(Entries taken from a collection)
★ ★ ★

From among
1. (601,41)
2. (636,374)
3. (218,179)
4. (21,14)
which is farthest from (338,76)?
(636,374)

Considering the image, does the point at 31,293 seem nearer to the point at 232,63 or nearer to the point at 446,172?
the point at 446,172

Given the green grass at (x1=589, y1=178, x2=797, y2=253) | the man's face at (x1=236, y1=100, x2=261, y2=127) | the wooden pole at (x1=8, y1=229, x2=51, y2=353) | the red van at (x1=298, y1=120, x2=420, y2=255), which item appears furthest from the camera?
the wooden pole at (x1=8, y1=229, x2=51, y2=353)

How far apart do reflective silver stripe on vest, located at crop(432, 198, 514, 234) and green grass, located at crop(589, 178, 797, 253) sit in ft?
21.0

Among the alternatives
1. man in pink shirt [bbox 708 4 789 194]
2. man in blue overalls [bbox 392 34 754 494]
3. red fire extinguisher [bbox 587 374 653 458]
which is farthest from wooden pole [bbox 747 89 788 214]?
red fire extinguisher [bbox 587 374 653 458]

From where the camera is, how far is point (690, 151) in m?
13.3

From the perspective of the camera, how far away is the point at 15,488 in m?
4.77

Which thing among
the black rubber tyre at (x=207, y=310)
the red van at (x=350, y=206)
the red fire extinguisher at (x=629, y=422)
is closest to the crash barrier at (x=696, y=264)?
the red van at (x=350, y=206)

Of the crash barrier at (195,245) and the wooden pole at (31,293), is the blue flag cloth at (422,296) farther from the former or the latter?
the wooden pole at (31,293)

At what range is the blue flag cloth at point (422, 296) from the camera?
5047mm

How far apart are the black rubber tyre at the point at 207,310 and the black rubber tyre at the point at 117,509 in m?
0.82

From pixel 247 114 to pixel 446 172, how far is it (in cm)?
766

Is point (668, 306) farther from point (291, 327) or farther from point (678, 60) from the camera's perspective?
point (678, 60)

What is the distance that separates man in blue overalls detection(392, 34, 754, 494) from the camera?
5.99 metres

★ ★ ★

*Problem to solve*.
Edit the material above so that every "crash barrier" becomes "guard rail", keeping all other text the same.

*Task solution*.
From among
1. (601,41)
2. (636,374)
3. (218,179)
4. (21,14)
which is farthest from (338,76)?
(636,374)

Considering the image, does the point at 31,293 seem nearer to the point at 232,63 or nearer to the point at 446,172?
the point at 446,172

Given the green grass at (x1=589, y1=178, x2=797, y2=253) | the man's face at (x1=236, y1=100, x2=261, y2=127) | the wooden pole at (x1=8, y1=229, x2=51, y2=353) | the red van at (x1=298, y1=120, x2=420, y2=255), which item appears furthest from the camera?
the wooden pole at (x1=8, y1=229, x2=51, y2=353)

How far apart do reflective silver stripe on vest, located at crop(432, 198, 514, 234) and green grass, located at crop(589, 178, 797, 253) sit in ft?
21.0

Among the alternatives
1. man in pink shirt [bbox 708 4 789 194]
2. man in blue overalls [bbox 392 34 754 494]
3. red fire extinguisher [bbox 587 374 653 458]
which is farthest from wooden pole [bbox 747 89 788 214]?
red fire extinguisher [bbox 587 374 653 458]

From where the camera is, how far is point (690, 151) in m?
13.3

From the perspective of the camera, how far away is the point at 15,488 in m?
4.77

Which thing among
the black rubber tyre at (x=207, y=310)
the red van at (x=350, y=206)
the red fire extinguisher at (x=629, y=422)
is closest to the guard rail at (x=696, y=264)?
the red van at (x=350, y=206)

Of the guard rail at (195,245) and the wooden pole at (31,293), is the blue flag cloth at (422,296) farther from the former or the latter?
the wooden pole at (31,293)

At what range is the blue flag cloth at point (422, 296) from the camera?
5047mm

How far apart are the black rubber tyre at the point at 207,310 and the black rubber tyre at the point at 117,509 in m?
0.82

From pixel 247 114 to pixel 446 172, how far is it (in cm)?
766

Is point (668, 306) farther from point (291, 327) or farther from point (678, 60) from the camera's perspective?
point (678, 60)

What is the distance that separates man in blue overalls detection(392, 34, 754, 494) from the camera?
5.99 metres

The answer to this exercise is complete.